SUPPLIED MATERIAL =
************

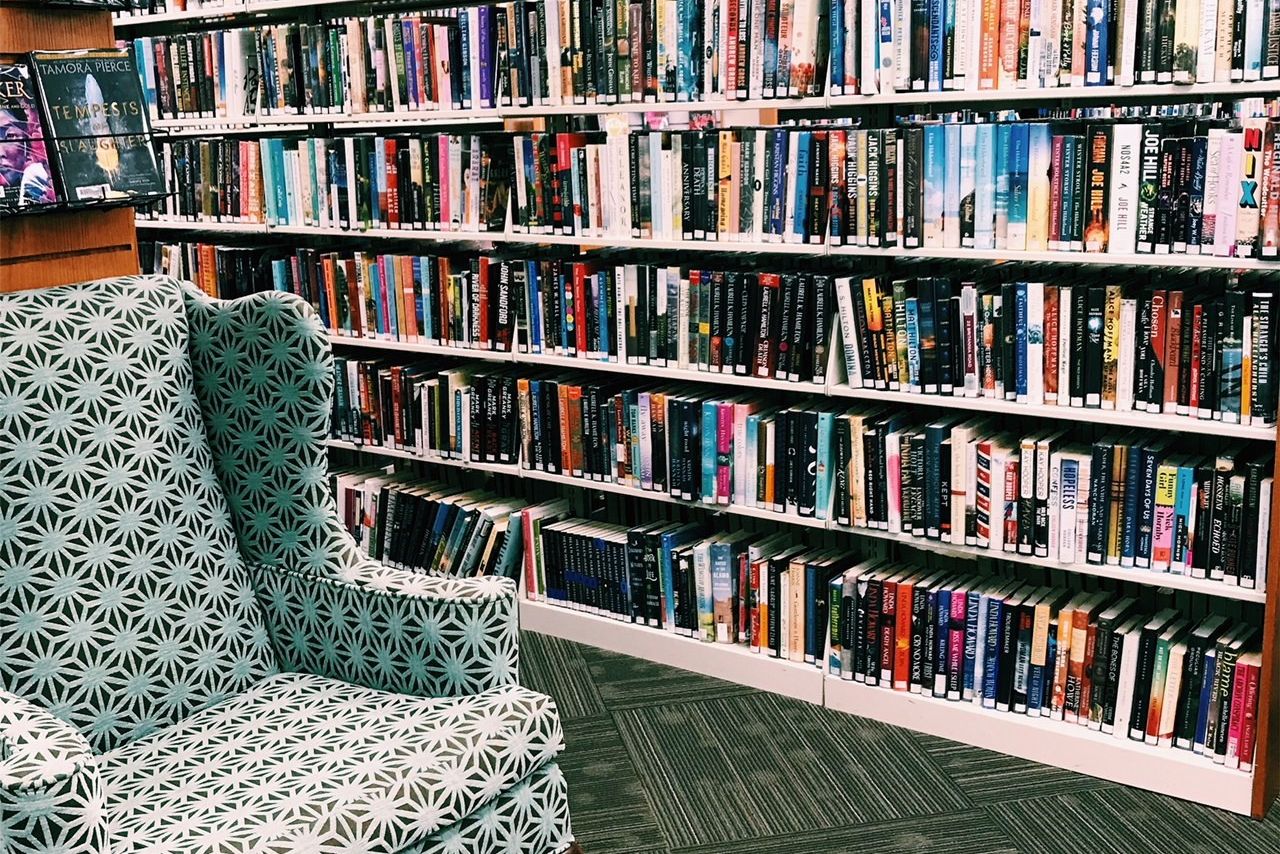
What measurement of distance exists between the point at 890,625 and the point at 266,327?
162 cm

************

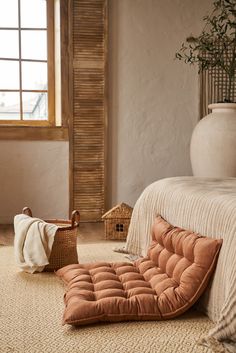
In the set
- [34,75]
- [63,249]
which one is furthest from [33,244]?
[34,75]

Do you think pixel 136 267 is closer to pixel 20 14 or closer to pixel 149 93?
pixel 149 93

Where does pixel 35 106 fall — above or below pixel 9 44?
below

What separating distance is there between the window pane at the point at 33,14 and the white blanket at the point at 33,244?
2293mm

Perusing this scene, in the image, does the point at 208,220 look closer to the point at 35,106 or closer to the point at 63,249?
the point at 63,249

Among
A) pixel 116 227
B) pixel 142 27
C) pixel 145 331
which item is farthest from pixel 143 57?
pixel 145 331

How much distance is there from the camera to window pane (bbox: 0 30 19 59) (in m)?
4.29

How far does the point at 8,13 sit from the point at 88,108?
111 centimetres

************

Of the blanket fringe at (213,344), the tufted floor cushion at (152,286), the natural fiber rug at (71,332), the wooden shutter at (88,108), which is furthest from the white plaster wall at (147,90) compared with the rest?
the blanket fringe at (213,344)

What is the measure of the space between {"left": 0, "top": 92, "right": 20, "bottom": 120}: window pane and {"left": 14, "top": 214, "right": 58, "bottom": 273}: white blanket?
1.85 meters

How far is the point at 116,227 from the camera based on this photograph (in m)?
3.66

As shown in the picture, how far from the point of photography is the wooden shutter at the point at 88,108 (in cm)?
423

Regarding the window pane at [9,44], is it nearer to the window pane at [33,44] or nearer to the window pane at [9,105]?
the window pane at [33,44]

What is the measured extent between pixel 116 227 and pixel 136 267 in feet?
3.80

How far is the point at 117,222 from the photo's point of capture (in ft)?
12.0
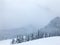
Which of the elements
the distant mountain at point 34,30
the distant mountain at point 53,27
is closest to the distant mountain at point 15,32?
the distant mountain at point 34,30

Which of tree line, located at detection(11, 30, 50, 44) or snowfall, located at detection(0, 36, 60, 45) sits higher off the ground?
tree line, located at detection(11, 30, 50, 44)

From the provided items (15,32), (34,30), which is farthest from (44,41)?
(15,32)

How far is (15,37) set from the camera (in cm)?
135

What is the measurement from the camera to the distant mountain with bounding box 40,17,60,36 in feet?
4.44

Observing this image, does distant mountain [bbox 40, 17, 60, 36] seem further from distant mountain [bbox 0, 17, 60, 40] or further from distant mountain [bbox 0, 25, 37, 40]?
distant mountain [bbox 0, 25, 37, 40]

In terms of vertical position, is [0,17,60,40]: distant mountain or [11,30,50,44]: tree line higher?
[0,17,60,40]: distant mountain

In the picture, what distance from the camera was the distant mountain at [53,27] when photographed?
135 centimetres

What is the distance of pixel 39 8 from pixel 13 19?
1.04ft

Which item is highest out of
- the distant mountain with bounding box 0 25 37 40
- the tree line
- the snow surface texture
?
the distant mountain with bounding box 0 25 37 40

************

WHAT THE TASK REQUIRES = Which lines of the records above contain the word "this", with case counting? List each of those lines in full.

TASK OUTPUT =
Perusing this scene, in the image, does the point at 208,220 look closer to the point at 35,106 or closer to the point at 63,249?
How far is the point at 116,227 from the camera based on this photograph (in m)?
Observing this image, does distant mountain [bbox 40, 17, 60, 36] seem further from distant mountain [bbox 0, 17, 60, 40] or further from distant mountain [bbox 0, 25, 37, 40]?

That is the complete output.